:: EXCERPT ::
+++

This works because product instincts about latency-quality curves are almost always wrong in the same direction: people imagine a gentle slope and the reality is a cliff. The cliff sits at whatever architectural component you have to remove to hit the target. Showing the cliff with numbers is more persuasive than any amount of arguing about it. You are not asking them to take your word — you are showing them the data they would have collected themselves if they had the time to run the eval.

This also creates a useful escape valve for the conversation. When product sees the cliff, the natural follow-up question is "is there a way to push the cliff?" That is a good engineering conversation to have. Memory layers, semantic caching, model distillation, smarter retrieval — these are real levers. They are also long-running engineering investments, and pricing them in the same conversation as a latency negotiation surfaces them as the multi-quarter projects they are, rather than letting them get rolled into a launch sprint as if they were quick wins.

The Failure Mode Is Accepting the Spec

Everything above describes a negotiation. The failure mode worth naming is what happens when no negotiation occurs.

+++

:: RECORDS SHOWN ::
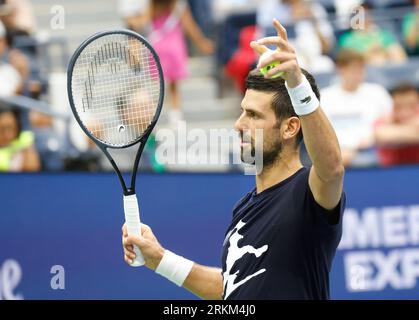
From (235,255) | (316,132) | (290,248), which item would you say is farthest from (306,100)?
(235,255)

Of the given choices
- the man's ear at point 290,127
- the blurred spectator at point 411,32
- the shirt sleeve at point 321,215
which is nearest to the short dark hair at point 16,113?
the blurred spectator at point 411,32

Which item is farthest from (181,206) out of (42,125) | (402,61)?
(402,61)

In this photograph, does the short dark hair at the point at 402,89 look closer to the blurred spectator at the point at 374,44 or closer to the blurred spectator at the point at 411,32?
the blurred spectator at the point at 374,44

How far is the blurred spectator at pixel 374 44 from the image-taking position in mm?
7098

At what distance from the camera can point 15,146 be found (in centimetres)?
667

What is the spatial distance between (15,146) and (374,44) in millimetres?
2783

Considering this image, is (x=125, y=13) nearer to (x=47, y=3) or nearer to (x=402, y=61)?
(x=47, y=3)

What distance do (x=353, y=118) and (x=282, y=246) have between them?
343 centimetres

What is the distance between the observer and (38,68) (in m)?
7.02

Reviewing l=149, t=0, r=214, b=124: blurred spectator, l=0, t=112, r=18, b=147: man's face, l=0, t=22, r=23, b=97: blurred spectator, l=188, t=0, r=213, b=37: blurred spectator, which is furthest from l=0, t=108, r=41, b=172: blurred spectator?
l=188, t=0, r=213, b=37: blurred spectator

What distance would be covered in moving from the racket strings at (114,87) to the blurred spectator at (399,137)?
2.51 metres

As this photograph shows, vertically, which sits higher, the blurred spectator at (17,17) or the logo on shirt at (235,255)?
the blurred spectator at (17,17)

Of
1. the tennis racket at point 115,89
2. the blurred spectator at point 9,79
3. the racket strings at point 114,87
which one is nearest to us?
the tennis racket at point 115,89

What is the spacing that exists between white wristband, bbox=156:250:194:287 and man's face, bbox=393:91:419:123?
10.6ft
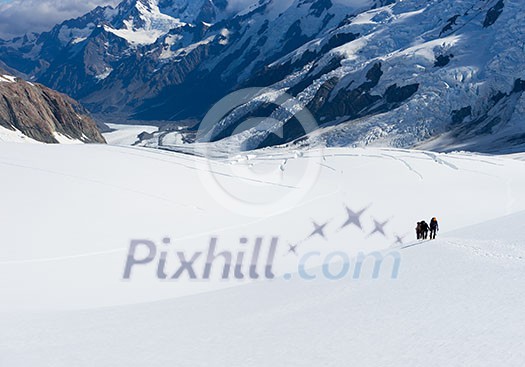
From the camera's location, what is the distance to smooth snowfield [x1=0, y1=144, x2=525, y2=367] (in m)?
10.7

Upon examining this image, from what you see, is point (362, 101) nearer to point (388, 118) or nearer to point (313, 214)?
point (388, 118)

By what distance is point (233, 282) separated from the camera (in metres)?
19.9

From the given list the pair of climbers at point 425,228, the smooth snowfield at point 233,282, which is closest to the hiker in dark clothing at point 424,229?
the pair of climbers at point 425,228

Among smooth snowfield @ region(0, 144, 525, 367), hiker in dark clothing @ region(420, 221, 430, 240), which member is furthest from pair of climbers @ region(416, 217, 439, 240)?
smooth snowfield @ region(0, 144, 525, 367)

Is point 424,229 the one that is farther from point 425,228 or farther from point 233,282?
point 233,282

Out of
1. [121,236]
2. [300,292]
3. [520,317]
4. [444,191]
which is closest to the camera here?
[520,317]

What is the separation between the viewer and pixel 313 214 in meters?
30.9

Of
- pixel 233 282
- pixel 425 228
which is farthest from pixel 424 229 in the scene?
pixel 233 282

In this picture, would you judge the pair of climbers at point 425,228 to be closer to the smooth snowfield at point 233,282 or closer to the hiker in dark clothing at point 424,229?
the hiker in dark clothing at point 424,229

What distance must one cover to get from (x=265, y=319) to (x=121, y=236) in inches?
488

+++

:: TO DO ::
1. Print the part of the excerpt on latency negotiation that opens with the words containing "The Failure Mode Is" and closes with "no negotiation occurs.".
2. Render this sentence from the excerpt on latency negotiation in Spanish: "Showing the cliff with numbers is more persuasive than any amount of arguing about it."

:: SOLUTIONS BELOW ::
1.
The Failure Mode Is Accepting the Spec

Everything above describes a negotiation. The failure mode worth naming is what happens when no negotiation occurs.

2. Mostrar el precipicio con cifras es más persuasivo que cualquier cantidad de discusiones al respecto.